The probe stemmed from a series of emails purporting to be from four high ranking members of the former People’s Partnership Government that dealt with the controversial Section 34 of the Administration of Justice (Indictable Offence) Amendment Act that was repealed.
Speaking today at the weekly police press briefing, ASP Michael Pierre said there was not enough evidence to prosecute anyone over the matter.
“The Office of the Director of Public Prosecution was not satisfied that a realistic prospect of conviction existed in relation to any identifiable suspect with regard to the offence of misconduct in public office or for any other offences against the laws of TT,” Pierre said.
This probe came about after Dr. Keith Rowley as Opposition Leader read in Parliament a thread of 31 emails purporting striking similarities to the accounts of then prime minister Kamla Persad-Bissessar, the attorney general Anand Ramlogan, then national security advisor and current Commissioner of Police Gary Griffith and then government minister Dr. Surujrattan Rambachan.

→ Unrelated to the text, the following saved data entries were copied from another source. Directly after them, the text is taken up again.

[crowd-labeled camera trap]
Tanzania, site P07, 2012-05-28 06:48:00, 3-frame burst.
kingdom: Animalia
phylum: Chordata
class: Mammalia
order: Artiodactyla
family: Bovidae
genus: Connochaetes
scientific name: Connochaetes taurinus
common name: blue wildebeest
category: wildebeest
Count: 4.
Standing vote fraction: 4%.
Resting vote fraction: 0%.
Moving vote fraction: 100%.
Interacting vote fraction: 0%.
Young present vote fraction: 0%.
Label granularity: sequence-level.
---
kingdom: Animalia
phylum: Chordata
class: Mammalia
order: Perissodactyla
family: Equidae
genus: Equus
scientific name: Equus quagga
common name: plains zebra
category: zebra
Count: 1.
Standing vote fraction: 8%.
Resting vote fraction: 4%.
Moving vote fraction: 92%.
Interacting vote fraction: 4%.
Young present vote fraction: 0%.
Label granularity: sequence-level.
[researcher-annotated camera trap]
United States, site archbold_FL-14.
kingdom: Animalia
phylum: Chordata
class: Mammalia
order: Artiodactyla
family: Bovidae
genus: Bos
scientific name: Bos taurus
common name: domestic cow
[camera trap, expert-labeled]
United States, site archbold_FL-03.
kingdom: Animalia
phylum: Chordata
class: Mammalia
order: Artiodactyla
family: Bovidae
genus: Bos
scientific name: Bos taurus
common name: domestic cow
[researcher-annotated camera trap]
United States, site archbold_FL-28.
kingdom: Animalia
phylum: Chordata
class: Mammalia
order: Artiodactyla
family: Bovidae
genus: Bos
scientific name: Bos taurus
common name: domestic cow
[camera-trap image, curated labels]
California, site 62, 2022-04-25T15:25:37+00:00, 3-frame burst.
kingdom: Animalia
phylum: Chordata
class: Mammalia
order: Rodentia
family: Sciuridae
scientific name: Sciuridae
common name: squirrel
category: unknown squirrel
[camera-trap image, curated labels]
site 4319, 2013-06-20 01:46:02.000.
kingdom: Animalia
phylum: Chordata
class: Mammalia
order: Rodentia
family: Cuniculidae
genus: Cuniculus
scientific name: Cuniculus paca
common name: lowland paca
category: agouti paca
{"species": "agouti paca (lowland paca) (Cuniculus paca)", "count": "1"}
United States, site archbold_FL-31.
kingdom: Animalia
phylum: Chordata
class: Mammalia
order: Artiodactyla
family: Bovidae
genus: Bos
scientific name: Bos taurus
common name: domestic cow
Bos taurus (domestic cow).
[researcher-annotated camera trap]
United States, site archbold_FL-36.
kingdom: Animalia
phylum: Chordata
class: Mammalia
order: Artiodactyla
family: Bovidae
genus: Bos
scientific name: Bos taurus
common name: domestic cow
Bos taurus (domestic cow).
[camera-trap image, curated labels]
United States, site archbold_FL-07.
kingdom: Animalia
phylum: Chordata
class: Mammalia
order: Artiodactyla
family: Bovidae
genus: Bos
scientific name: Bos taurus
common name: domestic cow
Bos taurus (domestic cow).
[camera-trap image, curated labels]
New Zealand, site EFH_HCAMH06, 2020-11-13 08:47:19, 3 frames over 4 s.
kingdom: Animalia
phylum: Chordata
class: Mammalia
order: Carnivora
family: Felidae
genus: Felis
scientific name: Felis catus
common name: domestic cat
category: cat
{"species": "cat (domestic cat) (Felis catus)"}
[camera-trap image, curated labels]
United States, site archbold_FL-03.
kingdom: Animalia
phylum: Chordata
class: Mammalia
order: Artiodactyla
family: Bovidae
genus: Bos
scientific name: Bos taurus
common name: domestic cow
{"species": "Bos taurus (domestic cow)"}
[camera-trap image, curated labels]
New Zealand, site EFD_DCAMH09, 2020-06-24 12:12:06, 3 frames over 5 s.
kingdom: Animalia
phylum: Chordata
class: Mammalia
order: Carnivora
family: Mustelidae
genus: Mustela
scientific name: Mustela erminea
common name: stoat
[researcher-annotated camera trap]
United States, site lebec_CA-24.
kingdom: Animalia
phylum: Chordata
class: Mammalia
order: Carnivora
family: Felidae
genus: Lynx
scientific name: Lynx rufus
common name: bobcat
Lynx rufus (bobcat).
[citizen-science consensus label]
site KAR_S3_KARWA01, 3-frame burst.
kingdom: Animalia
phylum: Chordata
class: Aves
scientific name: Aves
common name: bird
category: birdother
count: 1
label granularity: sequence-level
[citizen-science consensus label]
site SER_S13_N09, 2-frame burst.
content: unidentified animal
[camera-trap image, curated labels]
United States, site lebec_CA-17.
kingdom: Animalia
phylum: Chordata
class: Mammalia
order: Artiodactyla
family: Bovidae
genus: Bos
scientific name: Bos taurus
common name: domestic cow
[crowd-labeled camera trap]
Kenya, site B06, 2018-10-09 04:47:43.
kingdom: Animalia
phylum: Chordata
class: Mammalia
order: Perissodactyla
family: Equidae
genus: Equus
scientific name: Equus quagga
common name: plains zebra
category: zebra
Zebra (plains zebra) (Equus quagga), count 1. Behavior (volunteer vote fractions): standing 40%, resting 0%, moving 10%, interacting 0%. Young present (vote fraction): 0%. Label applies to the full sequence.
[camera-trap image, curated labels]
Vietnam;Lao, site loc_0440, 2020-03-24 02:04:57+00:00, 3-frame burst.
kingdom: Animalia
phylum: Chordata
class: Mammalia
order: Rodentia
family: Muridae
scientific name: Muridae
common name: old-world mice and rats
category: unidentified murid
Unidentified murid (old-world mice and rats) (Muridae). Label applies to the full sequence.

The emails focused on a number of issues, namely an article in the Guardian newspaper by investigative reporter Denyse Renne on the proclamation of Section 34 of the Administration of Justice (Indictable Offence) Amendment Act on August 31, 2012; a conspiracy to murder Renne, the removal of Director of Public Prosecutions Roger Gaspard from office and other illegal acts.
The proclamation of Section 34 caused public outrage and demonstrations as it was viewed as benefitting United National Congress financiers Ishwar Galbaransingh and Steve Ferguson who were charged for a number offences arising out of the construction of the Piarco International Airport.
Section 34 provided an escape clause for people who were before the courts on serious charges including fraud and had not had a determination in their cases after ten years to, apply to have it dismissed. Galbaransingh and Ferguson fell in this category.
Bowing to public pressure, the Persad-Bissessar Government repealed the law in an emergency Parliamentary session in September 2013.
The former high court judge and then justice minister Herbert Volney who had introduced the legislation was fired in the affair.
In May 2015, the Integrity Commission closed a parallel investigation into “emialgate” citing “insufficient grounds” to pursue the probe. This caused the sudden resignation of deputy chairman of the Integrity Commission Sebastien Ventour and fellow commissioner Shelly-Anne Lalchan.
Then acting commissioner of police Stephen Williams sent the file to the DPP in 2015 after the police completed their investigations.